WHAT TO WORK ON: Please repeat the lines below exactly. Begin with the line containing "genus: Dasyprocta" and go on through the line containing "common name: thomson's gazelle".

MATERIAL PROVIDED:
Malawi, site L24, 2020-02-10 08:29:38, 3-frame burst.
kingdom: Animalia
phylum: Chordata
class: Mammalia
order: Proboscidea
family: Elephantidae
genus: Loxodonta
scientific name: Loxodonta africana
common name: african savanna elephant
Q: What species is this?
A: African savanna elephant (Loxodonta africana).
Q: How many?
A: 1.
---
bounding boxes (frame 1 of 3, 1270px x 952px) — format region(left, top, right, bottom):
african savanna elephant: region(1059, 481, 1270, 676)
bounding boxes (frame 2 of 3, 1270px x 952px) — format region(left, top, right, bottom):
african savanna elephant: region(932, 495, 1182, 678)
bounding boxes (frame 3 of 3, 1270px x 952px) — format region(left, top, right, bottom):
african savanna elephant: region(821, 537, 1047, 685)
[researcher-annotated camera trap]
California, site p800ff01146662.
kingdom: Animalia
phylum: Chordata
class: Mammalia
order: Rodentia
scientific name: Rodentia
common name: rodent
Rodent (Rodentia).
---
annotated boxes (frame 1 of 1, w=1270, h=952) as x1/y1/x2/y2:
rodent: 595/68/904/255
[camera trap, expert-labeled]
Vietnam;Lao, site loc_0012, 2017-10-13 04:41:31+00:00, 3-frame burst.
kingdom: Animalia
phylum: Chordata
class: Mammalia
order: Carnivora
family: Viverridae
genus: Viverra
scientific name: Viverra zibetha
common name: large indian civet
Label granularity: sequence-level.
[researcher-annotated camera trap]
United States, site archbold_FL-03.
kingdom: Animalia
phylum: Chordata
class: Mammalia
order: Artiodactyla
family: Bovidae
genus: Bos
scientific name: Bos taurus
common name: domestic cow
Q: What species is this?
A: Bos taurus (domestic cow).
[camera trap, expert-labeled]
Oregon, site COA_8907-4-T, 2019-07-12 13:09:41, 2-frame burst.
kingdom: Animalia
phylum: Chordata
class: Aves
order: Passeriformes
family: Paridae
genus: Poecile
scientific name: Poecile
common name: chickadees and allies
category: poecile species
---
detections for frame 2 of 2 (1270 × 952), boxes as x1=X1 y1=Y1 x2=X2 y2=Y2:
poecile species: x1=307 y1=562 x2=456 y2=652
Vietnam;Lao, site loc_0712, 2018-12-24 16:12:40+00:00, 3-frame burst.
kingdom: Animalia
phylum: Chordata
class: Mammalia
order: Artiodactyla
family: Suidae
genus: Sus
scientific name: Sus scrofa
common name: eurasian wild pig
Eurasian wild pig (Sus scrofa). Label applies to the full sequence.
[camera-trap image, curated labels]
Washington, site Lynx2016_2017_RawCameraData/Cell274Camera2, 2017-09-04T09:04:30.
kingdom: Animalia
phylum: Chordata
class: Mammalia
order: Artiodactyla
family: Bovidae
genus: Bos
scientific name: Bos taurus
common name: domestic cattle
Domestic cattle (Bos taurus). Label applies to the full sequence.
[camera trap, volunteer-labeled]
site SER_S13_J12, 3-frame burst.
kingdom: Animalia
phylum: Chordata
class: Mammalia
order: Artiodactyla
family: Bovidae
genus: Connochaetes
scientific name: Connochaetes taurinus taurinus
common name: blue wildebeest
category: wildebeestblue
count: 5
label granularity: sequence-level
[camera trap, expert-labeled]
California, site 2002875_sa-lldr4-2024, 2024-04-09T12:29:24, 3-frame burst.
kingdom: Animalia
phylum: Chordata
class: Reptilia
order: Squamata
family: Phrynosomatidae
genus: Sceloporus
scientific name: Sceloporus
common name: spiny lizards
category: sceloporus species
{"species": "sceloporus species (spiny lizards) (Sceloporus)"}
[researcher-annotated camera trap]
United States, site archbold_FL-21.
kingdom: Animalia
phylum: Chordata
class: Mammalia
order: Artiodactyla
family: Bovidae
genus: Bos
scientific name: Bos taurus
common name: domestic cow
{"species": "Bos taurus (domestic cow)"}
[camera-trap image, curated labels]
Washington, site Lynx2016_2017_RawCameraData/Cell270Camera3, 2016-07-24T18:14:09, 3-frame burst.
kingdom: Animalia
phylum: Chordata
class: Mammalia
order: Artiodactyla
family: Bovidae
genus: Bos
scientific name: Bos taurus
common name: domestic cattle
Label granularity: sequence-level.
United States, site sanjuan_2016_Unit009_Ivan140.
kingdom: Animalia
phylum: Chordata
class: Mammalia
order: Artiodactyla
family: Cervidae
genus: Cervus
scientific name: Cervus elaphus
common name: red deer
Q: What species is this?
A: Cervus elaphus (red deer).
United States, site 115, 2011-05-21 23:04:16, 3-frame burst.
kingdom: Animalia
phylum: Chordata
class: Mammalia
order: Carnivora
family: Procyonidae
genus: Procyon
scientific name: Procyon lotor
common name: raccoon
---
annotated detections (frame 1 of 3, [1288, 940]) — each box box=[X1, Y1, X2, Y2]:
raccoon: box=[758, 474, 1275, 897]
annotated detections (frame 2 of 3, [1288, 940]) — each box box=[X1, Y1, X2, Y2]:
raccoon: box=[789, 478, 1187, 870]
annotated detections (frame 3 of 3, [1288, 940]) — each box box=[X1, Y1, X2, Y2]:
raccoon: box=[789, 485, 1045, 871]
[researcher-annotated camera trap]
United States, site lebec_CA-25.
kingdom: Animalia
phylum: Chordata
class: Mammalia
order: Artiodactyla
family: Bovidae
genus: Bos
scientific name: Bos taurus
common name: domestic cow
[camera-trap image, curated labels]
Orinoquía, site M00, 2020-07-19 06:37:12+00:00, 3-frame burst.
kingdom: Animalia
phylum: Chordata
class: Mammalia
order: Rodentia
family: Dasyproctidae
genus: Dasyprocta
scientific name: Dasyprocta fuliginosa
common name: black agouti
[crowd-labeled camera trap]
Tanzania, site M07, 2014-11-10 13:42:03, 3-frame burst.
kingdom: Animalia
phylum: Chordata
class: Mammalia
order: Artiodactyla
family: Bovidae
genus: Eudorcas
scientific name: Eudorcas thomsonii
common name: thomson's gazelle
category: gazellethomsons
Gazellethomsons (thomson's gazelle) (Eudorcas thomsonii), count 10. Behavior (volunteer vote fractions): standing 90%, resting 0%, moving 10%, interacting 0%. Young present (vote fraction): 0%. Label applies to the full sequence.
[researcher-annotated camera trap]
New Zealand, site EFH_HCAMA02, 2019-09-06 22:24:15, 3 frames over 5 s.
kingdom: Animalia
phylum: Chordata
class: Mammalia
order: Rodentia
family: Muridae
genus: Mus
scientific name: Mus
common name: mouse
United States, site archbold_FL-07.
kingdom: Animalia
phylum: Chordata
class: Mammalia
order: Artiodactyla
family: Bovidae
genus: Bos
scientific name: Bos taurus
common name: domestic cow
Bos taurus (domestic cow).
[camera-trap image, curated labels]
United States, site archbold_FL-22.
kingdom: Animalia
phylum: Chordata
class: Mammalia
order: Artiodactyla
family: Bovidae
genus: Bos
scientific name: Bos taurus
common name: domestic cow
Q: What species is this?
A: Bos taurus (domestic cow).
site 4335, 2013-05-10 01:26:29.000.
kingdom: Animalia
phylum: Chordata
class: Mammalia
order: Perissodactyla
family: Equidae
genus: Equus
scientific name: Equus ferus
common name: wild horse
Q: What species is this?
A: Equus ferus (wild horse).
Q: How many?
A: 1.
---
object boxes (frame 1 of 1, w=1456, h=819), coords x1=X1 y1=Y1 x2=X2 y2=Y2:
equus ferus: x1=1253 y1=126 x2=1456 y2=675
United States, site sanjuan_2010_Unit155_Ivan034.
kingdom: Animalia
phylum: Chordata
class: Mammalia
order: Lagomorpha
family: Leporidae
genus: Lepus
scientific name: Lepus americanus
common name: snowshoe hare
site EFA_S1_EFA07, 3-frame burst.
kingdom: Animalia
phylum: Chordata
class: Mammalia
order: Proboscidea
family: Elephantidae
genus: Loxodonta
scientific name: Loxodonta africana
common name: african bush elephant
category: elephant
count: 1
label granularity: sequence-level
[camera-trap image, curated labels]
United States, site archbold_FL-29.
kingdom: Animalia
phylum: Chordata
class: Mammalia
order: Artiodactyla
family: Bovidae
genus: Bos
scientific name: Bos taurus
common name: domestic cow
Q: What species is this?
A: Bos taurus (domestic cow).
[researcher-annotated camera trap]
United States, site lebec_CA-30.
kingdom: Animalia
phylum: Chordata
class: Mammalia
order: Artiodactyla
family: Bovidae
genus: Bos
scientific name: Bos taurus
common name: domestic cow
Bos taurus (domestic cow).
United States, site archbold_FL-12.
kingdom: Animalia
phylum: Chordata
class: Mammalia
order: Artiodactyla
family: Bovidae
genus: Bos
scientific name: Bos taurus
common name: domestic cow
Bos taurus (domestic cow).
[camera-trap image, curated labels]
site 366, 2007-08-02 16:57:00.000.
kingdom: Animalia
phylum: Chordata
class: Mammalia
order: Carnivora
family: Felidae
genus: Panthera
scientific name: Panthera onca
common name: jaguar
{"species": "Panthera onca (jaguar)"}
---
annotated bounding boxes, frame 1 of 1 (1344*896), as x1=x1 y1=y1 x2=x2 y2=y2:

EXERCISE ANSWER:
genus: Dasyprocta
scientific name: Dasyprocta fuliginosa
common name: black agouti
[crowd-labeled camera trap]
Tanzania, site M07, 2014-11-10 13:42:03, 3-frame burst.
kingdom: Animalia
phylum: Chordata
class: Mammalia
order: Artiodactyla
family: Bovidae
genus: Eudorcas
scientific name: Eudorcas thomsonii
common name: thomson's gazelle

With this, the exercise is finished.